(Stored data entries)
►

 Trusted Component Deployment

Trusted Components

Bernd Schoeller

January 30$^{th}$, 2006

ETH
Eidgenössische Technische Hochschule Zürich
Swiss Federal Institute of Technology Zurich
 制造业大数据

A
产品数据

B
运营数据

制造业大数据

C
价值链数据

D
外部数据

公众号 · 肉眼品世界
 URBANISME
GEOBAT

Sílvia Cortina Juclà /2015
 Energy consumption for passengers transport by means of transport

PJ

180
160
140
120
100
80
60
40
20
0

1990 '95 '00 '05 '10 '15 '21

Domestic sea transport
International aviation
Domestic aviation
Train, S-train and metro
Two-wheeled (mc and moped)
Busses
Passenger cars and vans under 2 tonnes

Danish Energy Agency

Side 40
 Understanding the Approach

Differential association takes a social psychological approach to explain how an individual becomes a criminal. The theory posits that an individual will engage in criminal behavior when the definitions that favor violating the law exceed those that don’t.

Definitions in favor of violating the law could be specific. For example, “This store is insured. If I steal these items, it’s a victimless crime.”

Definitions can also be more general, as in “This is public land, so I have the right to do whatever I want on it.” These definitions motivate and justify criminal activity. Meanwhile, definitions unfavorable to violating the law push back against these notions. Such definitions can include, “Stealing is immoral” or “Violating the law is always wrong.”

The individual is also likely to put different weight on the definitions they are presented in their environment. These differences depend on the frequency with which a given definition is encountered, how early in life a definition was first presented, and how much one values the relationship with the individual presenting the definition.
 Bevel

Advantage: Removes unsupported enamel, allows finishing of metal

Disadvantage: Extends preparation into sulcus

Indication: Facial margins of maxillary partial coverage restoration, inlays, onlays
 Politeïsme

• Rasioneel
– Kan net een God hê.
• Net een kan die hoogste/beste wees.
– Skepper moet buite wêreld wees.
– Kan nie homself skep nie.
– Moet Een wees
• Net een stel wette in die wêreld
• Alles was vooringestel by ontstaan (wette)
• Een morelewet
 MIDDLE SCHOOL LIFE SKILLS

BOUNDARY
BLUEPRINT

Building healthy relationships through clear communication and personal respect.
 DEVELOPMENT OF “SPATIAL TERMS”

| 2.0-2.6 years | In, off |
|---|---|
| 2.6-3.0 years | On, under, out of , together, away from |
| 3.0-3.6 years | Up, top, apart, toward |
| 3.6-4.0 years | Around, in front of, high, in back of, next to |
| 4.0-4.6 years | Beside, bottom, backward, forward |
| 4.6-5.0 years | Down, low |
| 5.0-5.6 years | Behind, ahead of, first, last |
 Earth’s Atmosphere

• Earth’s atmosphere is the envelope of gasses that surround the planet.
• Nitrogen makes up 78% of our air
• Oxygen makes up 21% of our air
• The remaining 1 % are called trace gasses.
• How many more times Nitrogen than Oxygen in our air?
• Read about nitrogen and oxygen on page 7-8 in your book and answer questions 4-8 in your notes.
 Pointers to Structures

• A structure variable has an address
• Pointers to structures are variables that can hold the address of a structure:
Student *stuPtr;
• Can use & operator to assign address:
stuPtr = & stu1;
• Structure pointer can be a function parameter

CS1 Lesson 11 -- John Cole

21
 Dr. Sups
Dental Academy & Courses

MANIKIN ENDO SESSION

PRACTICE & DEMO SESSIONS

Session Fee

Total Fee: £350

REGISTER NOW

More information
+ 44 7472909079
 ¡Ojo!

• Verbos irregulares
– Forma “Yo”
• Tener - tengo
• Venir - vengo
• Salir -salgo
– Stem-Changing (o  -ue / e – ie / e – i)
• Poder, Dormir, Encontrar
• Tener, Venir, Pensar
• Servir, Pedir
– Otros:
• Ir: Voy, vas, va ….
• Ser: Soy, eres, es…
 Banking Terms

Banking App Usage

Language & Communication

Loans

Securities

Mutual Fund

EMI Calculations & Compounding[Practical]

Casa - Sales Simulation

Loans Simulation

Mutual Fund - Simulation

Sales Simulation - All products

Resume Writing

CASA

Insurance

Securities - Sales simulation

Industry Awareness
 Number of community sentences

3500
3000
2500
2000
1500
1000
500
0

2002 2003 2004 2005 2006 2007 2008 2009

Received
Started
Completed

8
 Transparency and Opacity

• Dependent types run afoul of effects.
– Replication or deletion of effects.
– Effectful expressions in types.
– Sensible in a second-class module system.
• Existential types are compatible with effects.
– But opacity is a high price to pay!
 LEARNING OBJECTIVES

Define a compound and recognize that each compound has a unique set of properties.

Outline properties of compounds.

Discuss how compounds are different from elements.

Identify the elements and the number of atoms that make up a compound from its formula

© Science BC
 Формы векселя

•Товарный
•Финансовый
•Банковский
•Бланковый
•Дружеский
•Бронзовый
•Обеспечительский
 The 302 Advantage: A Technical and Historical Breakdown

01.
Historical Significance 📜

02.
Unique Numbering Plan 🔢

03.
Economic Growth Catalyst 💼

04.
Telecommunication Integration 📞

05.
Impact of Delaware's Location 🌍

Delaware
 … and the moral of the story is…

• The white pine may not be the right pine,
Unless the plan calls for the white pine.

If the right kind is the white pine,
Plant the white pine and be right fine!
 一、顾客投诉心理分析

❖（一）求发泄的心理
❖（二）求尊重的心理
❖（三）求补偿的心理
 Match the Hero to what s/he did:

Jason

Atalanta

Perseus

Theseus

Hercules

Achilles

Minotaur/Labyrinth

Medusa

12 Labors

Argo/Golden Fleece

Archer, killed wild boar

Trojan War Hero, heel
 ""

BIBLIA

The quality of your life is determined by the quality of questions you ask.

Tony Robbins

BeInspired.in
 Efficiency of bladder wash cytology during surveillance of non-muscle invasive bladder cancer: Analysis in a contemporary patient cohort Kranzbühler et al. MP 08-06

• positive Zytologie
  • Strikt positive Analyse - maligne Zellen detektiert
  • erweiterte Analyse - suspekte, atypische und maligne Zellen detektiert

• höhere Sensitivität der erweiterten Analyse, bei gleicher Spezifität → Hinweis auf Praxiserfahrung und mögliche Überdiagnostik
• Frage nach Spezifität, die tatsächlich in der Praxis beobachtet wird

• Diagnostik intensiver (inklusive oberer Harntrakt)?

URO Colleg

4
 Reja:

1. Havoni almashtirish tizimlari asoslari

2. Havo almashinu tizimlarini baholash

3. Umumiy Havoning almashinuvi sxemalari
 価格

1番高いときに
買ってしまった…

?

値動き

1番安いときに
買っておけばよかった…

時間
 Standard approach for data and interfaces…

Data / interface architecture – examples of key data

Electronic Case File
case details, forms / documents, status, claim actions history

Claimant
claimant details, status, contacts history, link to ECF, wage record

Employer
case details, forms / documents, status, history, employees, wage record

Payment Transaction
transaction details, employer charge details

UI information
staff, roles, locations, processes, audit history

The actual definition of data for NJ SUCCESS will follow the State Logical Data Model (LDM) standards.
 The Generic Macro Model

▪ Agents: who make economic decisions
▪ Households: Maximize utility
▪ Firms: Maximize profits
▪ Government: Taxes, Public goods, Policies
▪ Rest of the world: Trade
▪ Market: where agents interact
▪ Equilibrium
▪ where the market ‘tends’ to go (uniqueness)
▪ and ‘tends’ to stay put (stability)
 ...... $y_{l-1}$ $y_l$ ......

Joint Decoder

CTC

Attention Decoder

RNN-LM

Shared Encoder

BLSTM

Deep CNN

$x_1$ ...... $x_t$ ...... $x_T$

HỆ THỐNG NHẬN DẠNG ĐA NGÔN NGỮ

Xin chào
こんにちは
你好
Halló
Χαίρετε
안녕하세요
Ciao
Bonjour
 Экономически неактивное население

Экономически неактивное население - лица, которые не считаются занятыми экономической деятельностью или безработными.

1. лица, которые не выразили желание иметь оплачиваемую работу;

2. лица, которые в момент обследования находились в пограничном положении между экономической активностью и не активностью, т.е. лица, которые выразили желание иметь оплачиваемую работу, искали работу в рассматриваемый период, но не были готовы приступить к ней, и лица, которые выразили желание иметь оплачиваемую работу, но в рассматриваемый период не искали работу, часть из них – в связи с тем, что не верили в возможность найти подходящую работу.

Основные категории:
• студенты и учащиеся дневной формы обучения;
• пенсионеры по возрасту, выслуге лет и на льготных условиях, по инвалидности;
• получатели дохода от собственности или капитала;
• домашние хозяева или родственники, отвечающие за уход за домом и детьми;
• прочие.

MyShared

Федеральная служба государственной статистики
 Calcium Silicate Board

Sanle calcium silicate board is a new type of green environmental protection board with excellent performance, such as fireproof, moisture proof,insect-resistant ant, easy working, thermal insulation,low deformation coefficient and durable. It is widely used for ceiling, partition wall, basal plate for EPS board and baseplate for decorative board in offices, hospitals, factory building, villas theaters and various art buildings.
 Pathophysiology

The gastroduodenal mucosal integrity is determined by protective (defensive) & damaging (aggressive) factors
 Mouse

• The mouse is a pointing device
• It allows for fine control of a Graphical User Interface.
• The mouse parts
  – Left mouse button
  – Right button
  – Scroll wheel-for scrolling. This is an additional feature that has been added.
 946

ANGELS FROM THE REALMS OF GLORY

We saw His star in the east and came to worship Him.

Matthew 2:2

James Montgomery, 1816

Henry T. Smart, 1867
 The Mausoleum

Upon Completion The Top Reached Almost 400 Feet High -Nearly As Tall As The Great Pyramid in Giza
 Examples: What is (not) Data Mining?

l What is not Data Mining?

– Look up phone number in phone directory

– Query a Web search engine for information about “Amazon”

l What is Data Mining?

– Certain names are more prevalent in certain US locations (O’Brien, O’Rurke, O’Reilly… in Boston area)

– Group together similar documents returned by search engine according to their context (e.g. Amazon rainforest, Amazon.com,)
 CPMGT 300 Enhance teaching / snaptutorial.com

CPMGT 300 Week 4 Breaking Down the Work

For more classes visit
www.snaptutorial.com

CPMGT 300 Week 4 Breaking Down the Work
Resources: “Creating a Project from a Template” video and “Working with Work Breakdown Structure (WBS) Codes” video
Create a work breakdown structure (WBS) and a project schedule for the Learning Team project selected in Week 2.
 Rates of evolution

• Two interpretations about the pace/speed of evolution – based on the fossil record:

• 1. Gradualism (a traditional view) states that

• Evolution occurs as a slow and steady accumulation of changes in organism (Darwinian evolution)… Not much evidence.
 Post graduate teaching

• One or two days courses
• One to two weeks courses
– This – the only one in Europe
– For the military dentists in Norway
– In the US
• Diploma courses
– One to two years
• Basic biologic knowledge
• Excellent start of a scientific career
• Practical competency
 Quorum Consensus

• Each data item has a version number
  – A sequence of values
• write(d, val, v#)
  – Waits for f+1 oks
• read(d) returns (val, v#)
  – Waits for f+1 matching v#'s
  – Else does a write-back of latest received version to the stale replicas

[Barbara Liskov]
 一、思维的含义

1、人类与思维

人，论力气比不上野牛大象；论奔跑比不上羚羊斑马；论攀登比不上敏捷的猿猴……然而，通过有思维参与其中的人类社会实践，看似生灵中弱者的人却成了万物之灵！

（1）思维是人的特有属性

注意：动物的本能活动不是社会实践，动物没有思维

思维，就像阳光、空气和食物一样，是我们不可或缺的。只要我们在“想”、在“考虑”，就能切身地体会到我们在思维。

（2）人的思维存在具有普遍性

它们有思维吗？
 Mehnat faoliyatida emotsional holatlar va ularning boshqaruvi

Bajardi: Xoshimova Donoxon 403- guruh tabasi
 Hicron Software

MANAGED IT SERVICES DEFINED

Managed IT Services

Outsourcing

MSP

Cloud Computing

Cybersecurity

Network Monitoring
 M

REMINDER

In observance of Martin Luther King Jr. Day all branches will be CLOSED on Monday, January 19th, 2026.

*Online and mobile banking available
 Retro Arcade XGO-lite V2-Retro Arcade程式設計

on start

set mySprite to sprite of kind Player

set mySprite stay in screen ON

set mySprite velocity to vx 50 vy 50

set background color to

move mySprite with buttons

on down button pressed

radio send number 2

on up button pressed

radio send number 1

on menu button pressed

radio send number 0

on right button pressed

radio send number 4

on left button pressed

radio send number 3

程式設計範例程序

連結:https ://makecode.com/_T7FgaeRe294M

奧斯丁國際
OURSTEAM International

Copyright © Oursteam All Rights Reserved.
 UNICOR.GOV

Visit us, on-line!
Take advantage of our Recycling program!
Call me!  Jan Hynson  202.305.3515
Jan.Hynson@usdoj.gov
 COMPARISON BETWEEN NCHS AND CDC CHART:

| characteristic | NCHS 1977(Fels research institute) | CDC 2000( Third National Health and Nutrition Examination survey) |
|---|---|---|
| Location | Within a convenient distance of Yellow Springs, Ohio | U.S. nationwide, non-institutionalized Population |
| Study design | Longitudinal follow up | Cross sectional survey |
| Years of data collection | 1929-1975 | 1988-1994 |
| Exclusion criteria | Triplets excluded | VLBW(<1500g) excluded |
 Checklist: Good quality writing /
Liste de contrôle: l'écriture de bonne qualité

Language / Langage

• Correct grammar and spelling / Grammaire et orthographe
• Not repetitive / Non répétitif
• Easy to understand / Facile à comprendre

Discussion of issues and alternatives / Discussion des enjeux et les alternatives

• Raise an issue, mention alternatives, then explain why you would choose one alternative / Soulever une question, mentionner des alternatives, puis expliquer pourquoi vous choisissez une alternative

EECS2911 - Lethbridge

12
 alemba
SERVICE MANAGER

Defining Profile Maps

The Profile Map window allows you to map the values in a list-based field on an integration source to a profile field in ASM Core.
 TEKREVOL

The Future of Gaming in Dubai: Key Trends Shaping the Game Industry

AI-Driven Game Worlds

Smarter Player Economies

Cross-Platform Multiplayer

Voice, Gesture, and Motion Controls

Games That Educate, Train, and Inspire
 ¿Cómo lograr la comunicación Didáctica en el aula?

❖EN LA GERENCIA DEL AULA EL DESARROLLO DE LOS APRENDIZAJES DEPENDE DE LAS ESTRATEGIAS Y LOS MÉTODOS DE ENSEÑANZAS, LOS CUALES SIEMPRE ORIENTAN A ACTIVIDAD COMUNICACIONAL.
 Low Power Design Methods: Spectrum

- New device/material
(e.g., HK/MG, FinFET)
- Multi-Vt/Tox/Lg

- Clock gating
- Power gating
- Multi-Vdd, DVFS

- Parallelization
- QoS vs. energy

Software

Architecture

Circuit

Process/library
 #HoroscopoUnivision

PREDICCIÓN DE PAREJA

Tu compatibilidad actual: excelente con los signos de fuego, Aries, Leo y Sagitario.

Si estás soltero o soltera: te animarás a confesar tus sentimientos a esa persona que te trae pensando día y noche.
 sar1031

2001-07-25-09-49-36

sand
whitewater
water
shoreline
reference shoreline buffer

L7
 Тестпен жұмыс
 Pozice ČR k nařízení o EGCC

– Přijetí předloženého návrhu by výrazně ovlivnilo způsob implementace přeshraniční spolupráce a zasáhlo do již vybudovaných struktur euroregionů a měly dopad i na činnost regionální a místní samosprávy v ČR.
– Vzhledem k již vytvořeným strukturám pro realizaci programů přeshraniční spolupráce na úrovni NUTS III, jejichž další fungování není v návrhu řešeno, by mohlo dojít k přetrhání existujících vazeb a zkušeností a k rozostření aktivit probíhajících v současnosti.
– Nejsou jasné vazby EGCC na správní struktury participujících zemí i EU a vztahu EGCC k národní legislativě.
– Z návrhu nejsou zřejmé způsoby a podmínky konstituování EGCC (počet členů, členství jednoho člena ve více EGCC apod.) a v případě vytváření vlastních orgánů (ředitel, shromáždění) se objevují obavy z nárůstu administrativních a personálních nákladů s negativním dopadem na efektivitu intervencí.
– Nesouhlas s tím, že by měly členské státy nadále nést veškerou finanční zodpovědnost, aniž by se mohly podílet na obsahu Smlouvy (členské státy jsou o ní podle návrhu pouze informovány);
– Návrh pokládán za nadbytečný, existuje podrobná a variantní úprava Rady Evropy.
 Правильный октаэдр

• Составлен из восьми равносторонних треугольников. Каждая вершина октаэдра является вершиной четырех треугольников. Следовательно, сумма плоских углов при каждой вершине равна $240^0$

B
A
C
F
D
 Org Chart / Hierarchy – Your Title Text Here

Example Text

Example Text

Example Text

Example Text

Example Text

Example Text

◄

■ **What to do**:
Scan the records for the string "types" and report each line where it occurs.

■ **Exercise answer**:
• Dependent types run afoul of effects.
– Effectful expressions in types.
• Existential types are compatible with effects.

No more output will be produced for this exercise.